%%
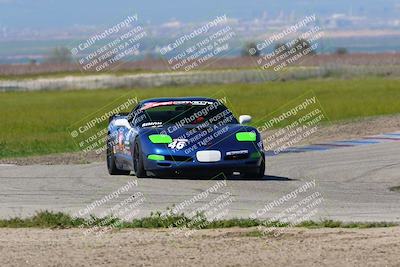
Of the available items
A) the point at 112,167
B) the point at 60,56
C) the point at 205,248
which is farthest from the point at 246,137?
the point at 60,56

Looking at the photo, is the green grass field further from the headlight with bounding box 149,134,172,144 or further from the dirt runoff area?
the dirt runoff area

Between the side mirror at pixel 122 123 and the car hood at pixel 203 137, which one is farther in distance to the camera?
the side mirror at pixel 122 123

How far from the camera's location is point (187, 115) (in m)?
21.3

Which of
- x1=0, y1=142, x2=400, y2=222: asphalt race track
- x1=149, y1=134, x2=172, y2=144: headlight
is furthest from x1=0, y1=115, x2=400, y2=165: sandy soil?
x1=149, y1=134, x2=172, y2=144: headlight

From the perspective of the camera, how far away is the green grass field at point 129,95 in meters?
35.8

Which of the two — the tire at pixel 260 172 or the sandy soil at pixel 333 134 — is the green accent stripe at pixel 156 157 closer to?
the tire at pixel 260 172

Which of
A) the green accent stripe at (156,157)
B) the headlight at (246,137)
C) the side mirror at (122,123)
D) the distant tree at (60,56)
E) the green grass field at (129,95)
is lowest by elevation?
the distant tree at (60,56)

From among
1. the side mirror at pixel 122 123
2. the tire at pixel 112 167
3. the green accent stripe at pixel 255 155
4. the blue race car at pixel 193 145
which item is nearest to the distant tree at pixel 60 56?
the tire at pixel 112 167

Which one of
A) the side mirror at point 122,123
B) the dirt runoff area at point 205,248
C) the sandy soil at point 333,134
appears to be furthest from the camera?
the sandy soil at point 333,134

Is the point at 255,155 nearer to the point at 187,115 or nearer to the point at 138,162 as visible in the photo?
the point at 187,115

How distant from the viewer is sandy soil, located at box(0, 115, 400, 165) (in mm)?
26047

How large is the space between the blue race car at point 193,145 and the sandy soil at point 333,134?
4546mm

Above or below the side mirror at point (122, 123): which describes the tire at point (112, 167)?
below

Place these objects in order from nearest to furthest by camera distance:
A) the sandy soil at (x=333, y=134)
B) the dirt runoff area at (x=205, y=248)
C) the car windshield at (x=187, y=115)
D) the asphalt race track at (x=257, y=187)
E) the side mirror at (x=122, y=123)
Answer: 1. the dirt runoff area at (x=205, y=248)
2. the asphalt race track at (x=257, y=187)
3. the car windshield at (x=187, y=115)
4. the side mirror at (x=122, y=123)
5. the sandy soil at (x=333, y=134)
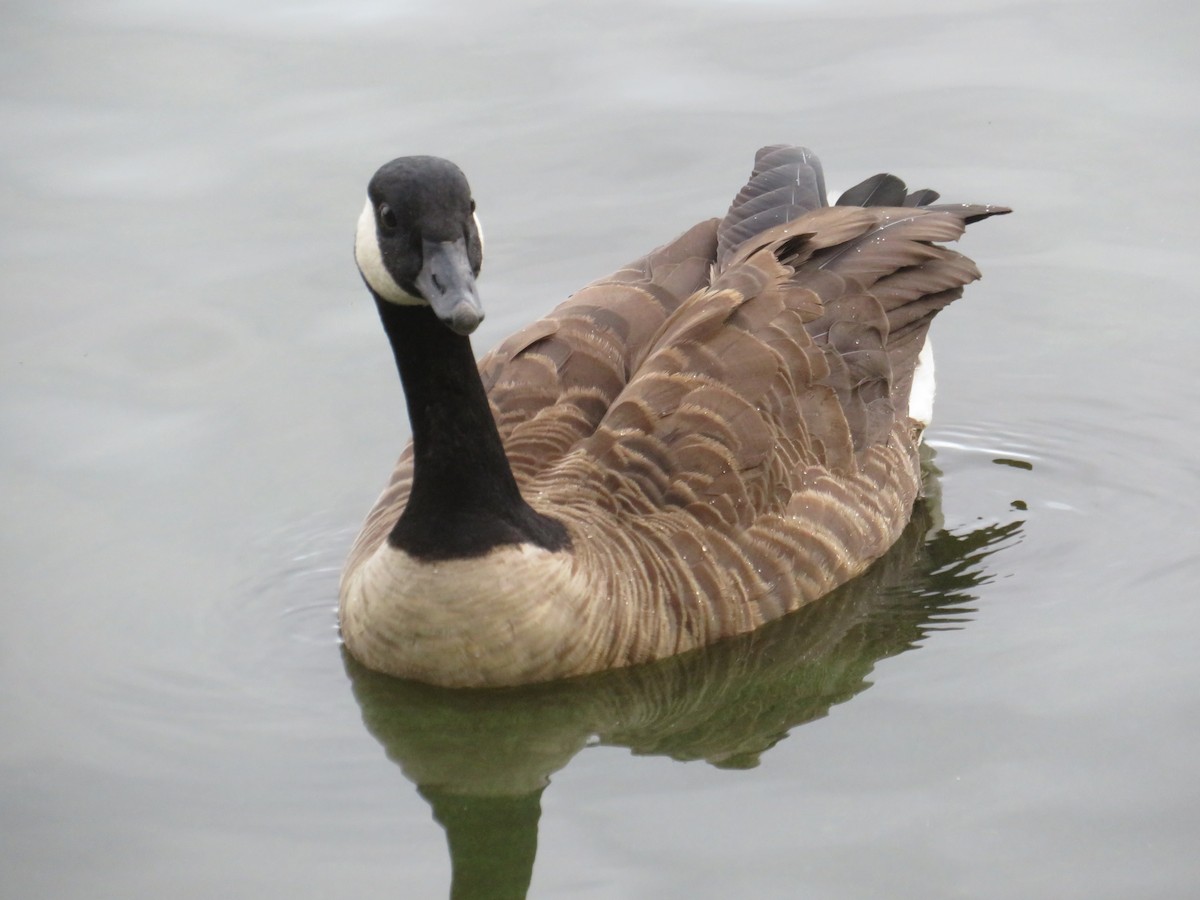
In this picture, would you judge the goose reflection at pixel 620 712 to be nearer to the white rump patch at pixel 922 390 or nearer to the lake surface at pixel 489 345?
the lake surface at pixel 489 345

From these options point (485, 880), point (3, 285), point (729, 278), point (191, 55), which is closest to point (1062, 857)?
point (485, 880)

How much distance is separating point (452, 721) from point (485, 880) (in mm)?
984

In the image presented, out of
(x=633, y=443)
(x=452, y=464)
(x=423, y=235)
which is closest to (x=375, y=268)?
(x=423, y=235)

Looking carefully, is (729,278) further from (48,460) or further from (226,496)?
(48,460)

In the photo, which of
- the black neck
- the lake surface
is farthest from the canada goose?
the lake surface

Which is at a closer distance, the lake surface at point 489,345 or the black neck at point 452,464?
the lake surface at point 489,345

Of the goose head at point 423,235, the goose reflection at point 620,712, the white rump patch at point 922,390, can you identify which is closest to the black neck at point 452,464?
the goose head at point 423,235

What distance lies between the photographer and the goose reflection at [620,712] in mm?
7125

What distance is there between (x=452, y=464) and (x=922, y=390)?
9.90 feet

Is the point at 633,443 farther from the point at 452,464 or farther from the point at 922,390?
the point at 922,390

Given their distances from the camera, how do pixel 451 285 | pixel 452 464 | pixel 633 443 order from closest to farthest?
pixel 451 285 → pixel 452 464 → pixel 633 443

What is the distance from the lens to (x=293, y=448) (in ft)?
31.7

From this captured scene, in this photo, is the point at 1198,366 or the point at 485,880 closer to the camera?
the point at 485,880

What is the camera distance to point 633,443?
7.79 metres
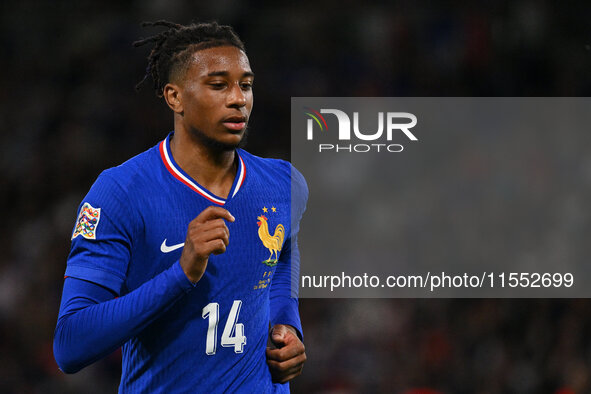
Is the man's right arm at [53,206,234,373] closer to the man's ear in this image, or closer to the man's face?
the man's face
%%
Emit the lines from the line containing "What distance lies" to the final line of the material, inclusive, exactly as written; pictures are excluded.

What distance lies between the photographer and the goose reflection at [620,712] in mm?
7125

What distance is there between (x=452, y=464) and (x=922, y=390)?
9.90 feet

Is the point at 633,443 farther from the point at 452,464 or farther from the point at 922,390?
the point at 922,390

Given their distances from the camera, how do pixel 451 285 | pixel 452 464 | pixel 633 443 order from closest to farthest?
pixel 451 285 → pixel 452 464 → pixel 633 443

What is the distance from the lens to (x=293, y=448) (in ft)?
31.7

From this captured scene, in this photo, is the point at 1198,366 or the point at 485,880 closer to the camera?
the point at 485,880

What is the camera distance to point 633,443?
7.79 metres
Is the man's right arm at [53,206,234,373] closer to the man's ear in this image, or closer to the man's face?
the man's face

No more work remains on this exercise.